Pustule answered 10/9, 2012 at 21:18 Comment(4)
I think this follows the main comment made by @StephenGarle. Probably would work.Lyssa
I also believe this approach could lead to clean, sane, implementation, without resorting to any class black magic. (I kind of recent not needing black magic :-) )Outlast
Here is a suggestion for updating this example: pastebin.com/dqCTh9LA . Shows use of __getattr__ and a little more flexible __setattr__Lyssa
Take a look at github.com/diffoperator/pycow for how it can be done for list, set and dict.Nubbin
E
3

Impossible.

id(c1) == id(c2)

says that c1 and c2 are references to the exact same object.
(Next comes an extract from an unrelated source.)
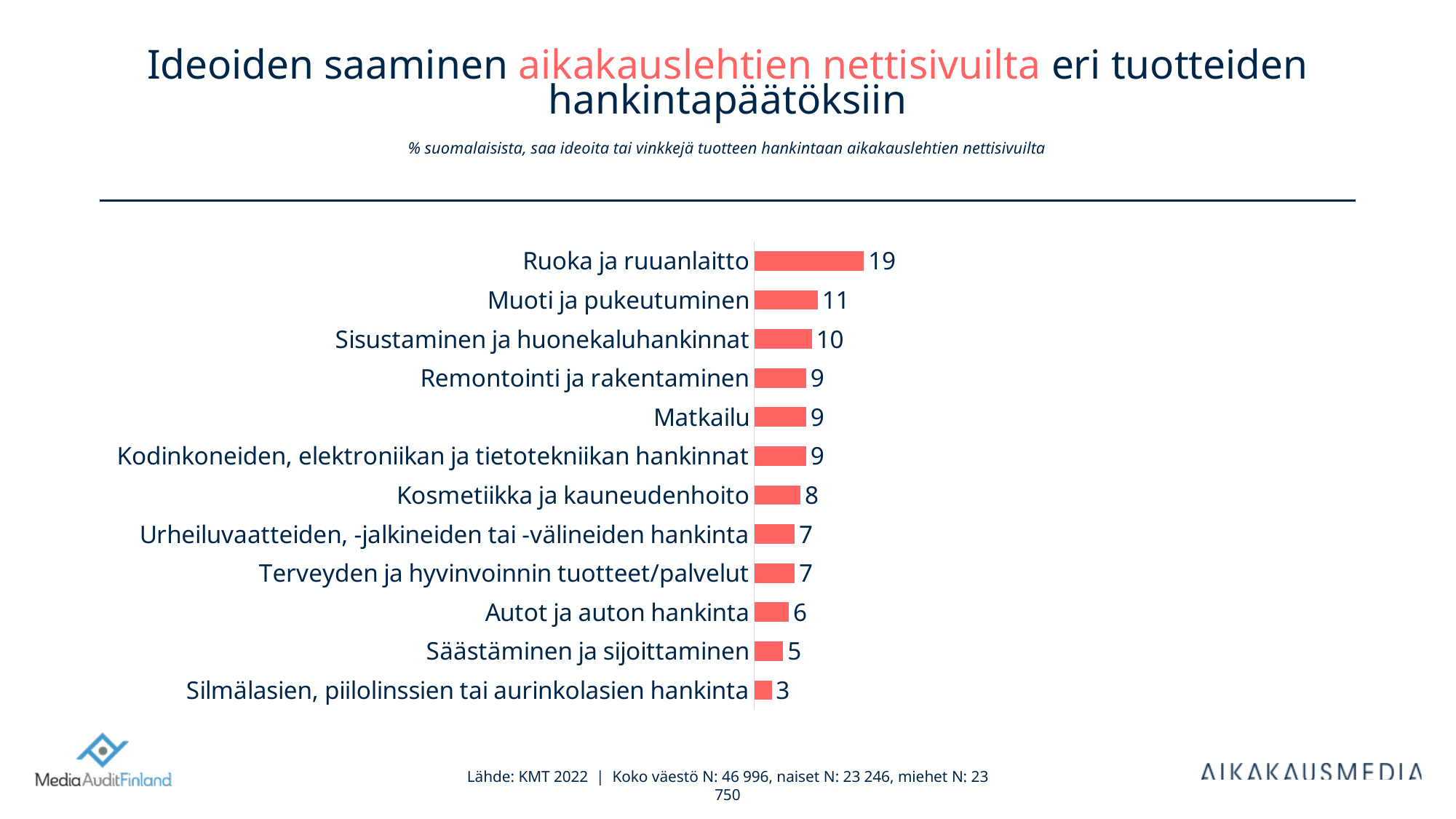
What colour are the bars in the chart? Red What is the difference between the values for Autot ja auton hankinta and Silmälasien, piilolinssien tai aurinkolasien hankinta? 3 Which category has the lowest value? Silmälasien, piilolinssien tai aurinkolasien hankinta What is the value for Ruoka ja ruuanlaitto? 19 Which is larger, the value for Muoti ja pukeutuminen or the value for Sisustaminen ja huonekaluhankinnat? Muoti ja pukeutuminen What is the difference between the values for Ruoka ja ruuanlaitto and Muoti ja pukeutuminen? 8 Which category has the highest value? Ruoka ja ruuanlaitto What is the value for Kosmetiikka ja kauneudenhoito? 8 What kind of chart is shown on the slide? Bar chart What is the value for Säästäminen ja sijoittaminen? 5 How many categories are shown in the chart? 12 How many categories have a value of 9? 3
So

c2.suit = 's' is exactly the same as saying c1.suit = 's'.

Python has no way of distinguishing the two (unless you allow introspection of prior call frames, which leads to a dirty hack.)

Since the two assignments are identical, there is no way for Python to know that c2.suit = 's' should cause the name c2 to reference a different object.
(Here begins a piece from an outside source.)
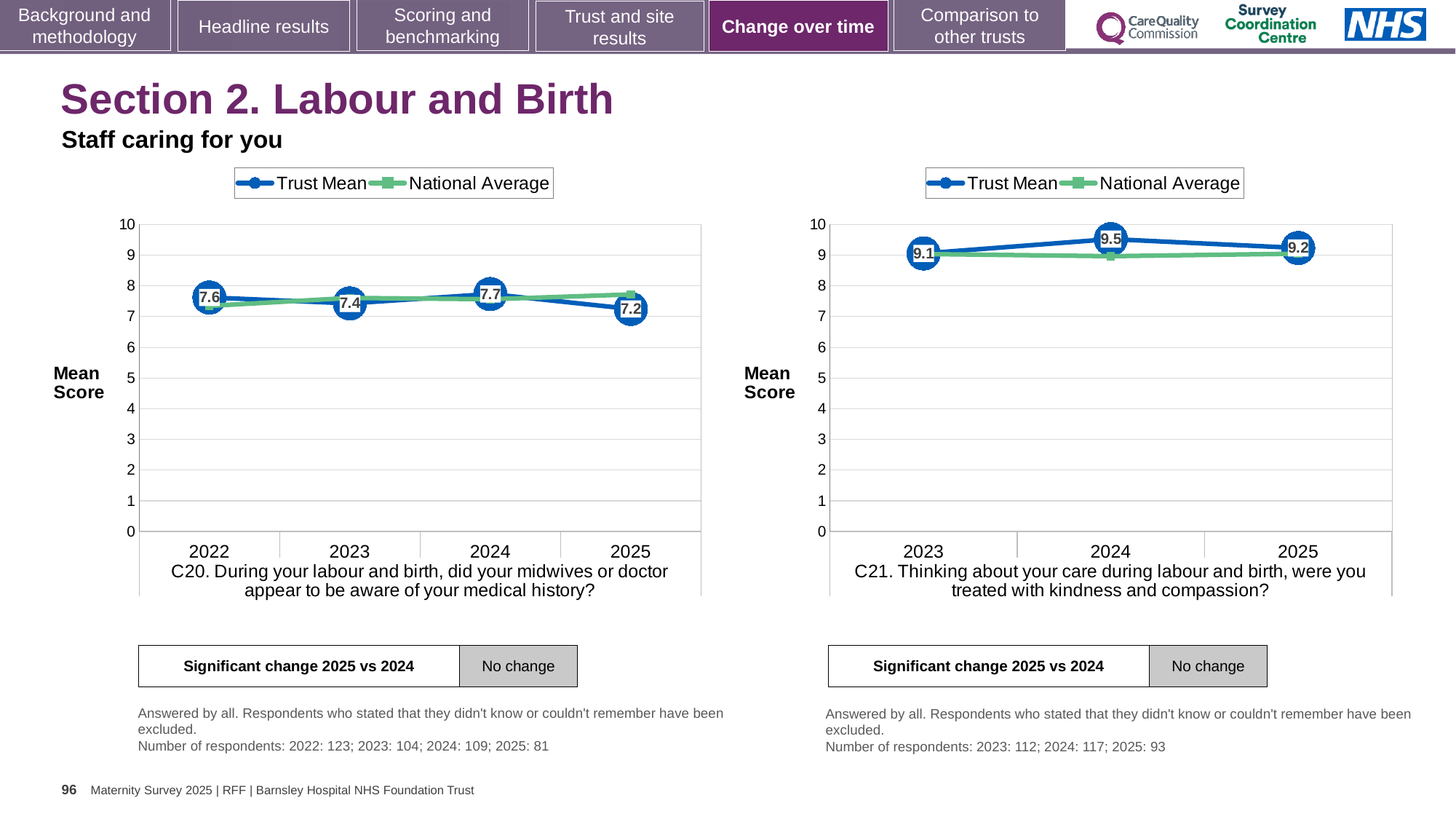
In the left chart (C20), what is the difference between the Trust Mean for 2024 and 2025? 0.5 In the left chart (C20), what is the Trust Mean for 2022? 7.6 How many years are plotted on the x axis of the right chart (C21)? 3 In the right chart (C21), is the Trust Mean for 2024 larger or smaller than the Trust Mean for 2025? larger What type of chart is the left chart (C20)? line chart In the left chart (C20), what is the Trust Mean for 2025? 7.2 How many series does the legend of the left chart (C20) list? 2 In the left chart (C20), which year has the lowest Trust Mean? 2025 In the right chart (C21), what is the difference between the Trust Mean for 2024 and 2023? 0.4 In the left chart (C20), which year has the highest Trust Mean? 2024 In the right chart (C21), which year has the lowest Trust Mean? 2023 In the right chart (C21), what is the Trust Mean for 2024? 9.5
To give you an idea of what the dirty hack would look like,

import traceback
import re
import sys
import weakref

class Card(object):
    _CardPool = weakref.WeakValueDictionary()
    def __new__(cls, value, suit):
        obj = Card._CardPool.get(value + suit, None)
        if not obj:
            obj = object.__new__(cls)
            Card._CardPool[value + suit] = obj
            obj._value, obj._suit = value, suit
        return obj
    @property
    def suit(self):
        return self._suit
    @suit.setter
    def suit(self, suit):
        filename,line_number,function_name,text=traceback.extract_stack()[-2]
        name = text[:text.find('.suit')]
        setattr(sys.modules['__main__'], name, Card(self._value, suit))

c1 = Card('10', 'd')
c2 = Card('10', 'd')
assert id(c1) == id(c2)

c2.suit = 's'
print(c1.suit)
# 'd'

assert id(c1) != id(c2)

This use of traceback only works with those implementations of Python that uses frames, such as CPython, but not Jython or IronPython.

Another problem is that

name = text[:text.find('.suit')]

is extremely fragile, and would screw up, for example, if the assignment were to look like

if True: c2.suit = 's'

or

c2.suit = (
    's')

or

setattr(c2, 'suit', 's')

Yet another problem is that it assumes the name c2 is global. It could just as easily be a local variable (say, inside a function), or an attribute (obj.c2.suit = 's').

I do not know a way to address all the ways the assignment could be made.

In any of these cases, the dirty hack would fail.

Conclusion: Don't use it. :)

Ectoderm answered 10/9, 2012 at 21:14 Comment(1)
Thanks for the thorough answer. It would have taken me a little while to hack that together, and I wouldn't have known all the cases where it fails. It looks like the solution proposed by @BrendenBrown gets closest to what I'm looking for.Placate
S
0

This is impossible in your current form. A name (c1 and c2 in your example) is a reference, and you can not simply change the reference by using __setattr__, not to mention all other references to the same object.

The only way this would be possible is something like this:

c1 = c1.changesuit("s")

Where c1.changesuit returns a reference to the (newly created) object. But this only works if each object is referenced by only one name. Alternatively you might be able to do some magic with locals() and stuff like that, but please - don't.